◆ Texto de estudo
O economista e ex-presidente do Banco Central, Francisco Lafaiete de Pádua Lopes, de 80 anos, morreu nesta sexta-feira (8), no Rio de Janeiro. Conhecido como Chico Lopes, ele estava internado há um mês após sofrer uma parada cardíaca durante uma cirurgia de úlcera. Deixa esposa, três filhos e sete netos. O velório será realizado neste sábado (9), a partir das 13h, no Cemitério do Caju (RJ).
Formado em Economia pela Universidade Federal do Rio de Janeiro (UFRJ), Lopes obteve seu doutorado em Harvard (EUA) e lecionou em instituições renomadas, como a Universidade de Brasília (UnB), a Fundação Getulio Vargas (FGV) e a Pontifícia Universidade Católica do Rio de Janeiro (PUC-Rio).
Chico presidiu o Banco Central por apenas 19 dias, entre janeiro e fevereiro de 1999, durante o governo de Fernando Henrique Cardoso. Ele assumiu o posto em meio à crise de desvalorização do real, mas deixou o cargo após o fracasso de sua proposta para a implementação do sistema de câmbio flutuante.
Nota do Banco Central
A Diretoria do Banco Central do Brasil recebe com profundo pesar a notícia do falecimento de Francisco Lafaiete de Pádua Lopes, o Chico Lopes, ocorrido nesta data.
Economista de formação singular — graduado pela Universidade Federal do Rio de Janeiro, mestre pela Escola de Pós-Graduação em Economia da Fundação Getulio Vargas e doutor pela Universidade de Harvard —, Francisco Lopes dedicou décadas de sua vida intelectual ao enfrentamento do maior desafio macroeconômico de seu tempo: a inflação crônica brasileira dos anos 1980 e 1990.
No Banco Central Francisco Lopes serviu como diretor entre 1995 e 1998 e, brevemente, como presidente interino em janeiro e fevereiro de 1999, tendo deixado o Banco Central em março do mesmo ano. Sua contribuição mais duradoura ao Banco Central foi a criação e institucionalização do Comitê de Política Monetária — o Copom —, governança que até hoje norteia a condução da política monetária do País, conferindo previsibilidade, transparência e rigor técnico às decisões sobre a taxa básica de juros.
A Diretoria do Banco Central do Brasil presta sua homenagem a um economista que marcou a história da estabilização econômica brasileira e deixa, na memória desta casa e no pensamento econômico nacional, um legado de inteligência, ousadia intelectual e dedicação ao País.
Nossos sinceros sentimentos à família e aos amigos.

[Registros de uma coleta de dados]
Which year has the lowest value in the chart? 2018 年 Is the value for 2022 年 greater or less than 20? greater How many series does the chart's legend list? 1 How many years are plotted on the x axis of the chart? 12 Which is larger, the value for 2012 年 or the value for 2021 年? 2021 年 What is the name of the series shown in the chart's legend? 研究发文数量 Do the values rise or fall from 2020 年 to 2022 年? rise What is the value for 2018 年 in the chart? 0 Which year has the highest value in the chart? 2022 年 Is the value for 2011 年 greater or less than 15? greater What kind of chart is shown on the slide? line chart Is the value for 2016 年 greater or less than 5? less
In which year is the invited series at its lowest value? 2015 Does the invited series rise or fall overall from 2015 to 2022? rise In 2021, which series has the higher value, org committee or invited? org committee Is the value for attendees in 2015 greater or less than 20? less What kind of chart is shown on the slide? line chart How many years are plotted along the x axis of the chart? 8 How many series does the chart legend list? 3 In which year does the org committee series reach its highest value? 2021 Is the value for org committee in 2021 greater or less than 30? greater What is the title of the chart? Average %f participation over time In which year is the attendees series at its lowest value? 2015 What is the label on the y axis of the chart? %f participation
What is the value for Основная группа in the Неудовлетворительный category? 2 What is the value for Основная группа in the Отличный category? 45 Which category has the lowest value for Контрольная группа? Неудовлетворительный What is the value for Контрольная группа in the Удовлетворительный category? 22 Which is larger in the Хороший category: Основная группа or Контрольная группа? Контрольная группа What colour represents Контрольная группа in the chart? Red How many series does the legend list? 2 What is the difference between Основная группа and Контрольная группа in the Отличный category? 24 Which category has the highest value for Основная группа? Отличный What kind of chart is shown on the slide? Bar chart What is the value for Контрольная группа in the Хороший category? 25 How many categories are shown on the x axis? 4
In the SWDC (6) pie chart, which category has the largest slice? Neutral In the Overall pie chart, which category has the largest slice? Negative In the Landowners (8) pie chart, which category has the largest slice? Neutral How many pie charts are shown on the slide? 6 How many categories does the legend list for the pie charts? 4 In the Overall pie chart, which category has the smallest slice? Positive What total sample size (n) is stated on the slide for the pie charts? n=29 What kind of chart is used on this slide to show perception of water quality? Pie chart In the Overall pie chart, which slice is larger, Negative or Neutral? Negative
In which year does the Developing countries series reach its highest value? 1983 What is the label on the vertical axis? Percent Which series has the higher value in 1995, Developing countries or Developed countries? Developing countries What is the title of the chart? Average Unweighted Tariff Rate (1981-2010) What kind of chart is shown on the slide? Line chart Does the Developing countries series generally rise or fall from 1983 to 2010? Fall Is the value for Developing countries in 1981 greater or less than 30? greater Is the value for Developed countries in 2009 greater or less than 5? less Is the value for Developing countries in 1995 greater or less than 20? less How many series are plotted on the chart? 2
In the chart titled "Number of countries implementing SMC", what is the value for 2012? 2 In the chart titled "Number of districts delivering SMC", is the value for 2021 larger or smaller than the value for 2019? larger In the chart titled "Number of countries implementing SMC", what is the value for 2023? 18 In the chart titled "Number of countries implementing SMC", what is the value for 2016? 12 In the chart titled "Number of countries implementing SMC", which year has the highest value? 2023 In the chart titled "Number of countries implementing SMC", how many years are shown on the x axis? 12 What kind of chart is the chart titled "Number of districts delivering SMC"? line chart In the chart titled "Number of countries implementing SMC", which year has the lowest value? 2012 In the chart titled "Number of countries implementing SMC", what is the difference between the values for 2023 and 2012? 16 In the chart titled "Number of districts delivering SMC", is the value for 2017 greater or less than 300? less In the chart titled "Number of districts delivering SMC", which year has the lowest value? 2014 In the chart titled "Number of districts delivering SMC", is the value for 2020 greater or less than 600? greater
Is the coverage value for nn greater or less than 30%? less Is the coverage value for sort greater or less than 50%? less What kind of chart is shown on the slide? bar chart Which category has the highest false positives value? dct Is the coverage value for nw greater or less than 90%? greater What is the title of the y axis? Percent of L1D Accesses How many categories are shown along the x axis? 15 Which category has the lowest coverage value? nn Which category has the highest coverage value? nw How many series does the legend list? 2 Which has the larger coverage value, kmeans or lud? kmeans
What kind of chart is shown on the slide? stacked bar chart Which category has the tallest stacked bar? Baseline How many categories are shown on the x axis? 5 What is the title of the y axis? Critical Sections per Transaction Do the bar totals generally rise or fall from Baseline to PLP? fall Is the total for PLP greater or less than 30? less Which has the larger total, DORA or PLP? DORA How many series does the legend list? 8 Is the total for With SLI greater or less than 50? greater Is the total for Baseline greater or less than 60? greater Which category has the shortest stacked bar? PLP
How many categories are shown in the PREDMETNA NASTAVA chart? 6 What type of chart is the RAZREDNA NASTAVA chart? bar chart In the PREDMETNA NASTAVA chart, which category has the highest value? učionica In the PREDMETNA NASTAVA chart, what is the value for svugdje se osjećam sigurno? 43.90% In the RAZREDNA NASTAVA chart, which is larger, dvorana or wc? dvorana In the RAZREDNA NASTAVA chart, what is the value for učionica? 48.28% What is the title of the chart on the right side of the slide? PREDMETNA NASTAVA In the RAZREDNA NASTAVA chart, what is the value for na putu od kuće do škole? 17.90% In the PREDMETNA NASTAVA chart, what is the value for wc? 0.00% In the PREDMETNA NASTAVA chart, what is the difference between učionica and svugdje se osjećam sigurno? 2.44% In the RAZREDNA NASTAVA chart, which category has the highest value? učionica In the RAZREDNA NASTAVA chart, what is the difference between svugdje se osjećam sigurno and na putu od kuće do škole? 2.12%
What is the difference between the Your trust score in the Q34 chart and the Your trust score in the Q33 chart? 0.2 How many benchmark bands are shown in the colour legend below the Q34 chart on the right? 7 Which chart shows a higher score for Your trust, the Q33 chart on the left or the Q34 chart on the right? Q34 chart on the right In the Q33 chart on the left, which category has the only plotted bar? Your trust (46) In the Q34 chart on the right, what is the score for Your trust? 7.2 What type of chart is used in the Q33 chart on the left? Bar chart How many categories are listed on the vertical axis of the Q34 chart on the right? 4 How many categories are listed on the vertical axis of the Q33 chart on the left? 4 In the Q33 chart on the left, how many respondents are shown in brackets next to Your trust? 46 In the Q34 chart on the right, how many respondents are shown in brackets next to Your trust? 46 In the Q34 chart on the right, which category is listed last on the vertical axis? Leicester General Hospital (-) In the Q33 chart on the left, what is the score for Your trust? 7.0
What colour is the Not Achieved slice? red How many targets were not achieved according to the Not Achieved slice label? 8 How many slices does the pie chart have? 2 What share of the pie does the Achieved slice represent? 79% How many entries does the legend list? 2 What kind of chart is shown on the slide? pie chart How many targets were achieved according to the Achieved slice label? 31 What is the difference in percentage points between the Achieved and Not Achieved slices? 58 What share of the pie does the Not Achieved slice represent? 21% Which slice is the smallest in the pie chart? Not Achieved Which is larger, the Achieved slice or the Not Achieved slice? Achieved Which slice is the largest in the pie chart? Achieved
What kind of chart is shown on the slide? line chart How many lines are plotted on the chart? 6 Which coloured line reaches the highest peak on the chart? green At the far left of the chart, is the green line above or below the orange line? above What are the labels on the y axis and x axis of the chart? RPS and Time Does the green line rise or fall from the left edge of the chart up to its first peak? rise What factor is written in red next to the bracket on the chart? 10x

◆ Para fazer
**1)** No texto sobre Chico Lopes, por quantos dias ele presidiu o Banco Central?
**2)** Transcreva do texto sobre Chico Lopes o trecho que começa em "No Banco Central" e vai até "dedicação ao País.", sem mudar nada.

◆ Respostas abaixo
**1)** Por apenas 19 dias, entre janeiro e fevereiro de 1999.

**2)**
No Banco Central Francisco Lopes serviu como diretor entre 1995 e 1998 e, brevemente, como presidente interino em janeiro e fevereiro de 1999, tendo deixado o Banco Central em março do mesmo ano. Sua contribuição mais duradoura ao Banco Central foi a criação e institucionalização do Comitê de Política Monetária — o Copom —, governança que até hoje norteia a condução da política monetária do País, conferindo previsibilidade, transparência e rigor técnico às decisões sobre a taxa básica de juros.
A Diretoria do Banco Central do Brasil presta sua homenagem a um economista que marcou a história da estabilização econômica brasileira e deixa, na memória desta casa e no pensamento econômico nacional, um legado de inteligência, ousadia intelectual e dedicação ao País.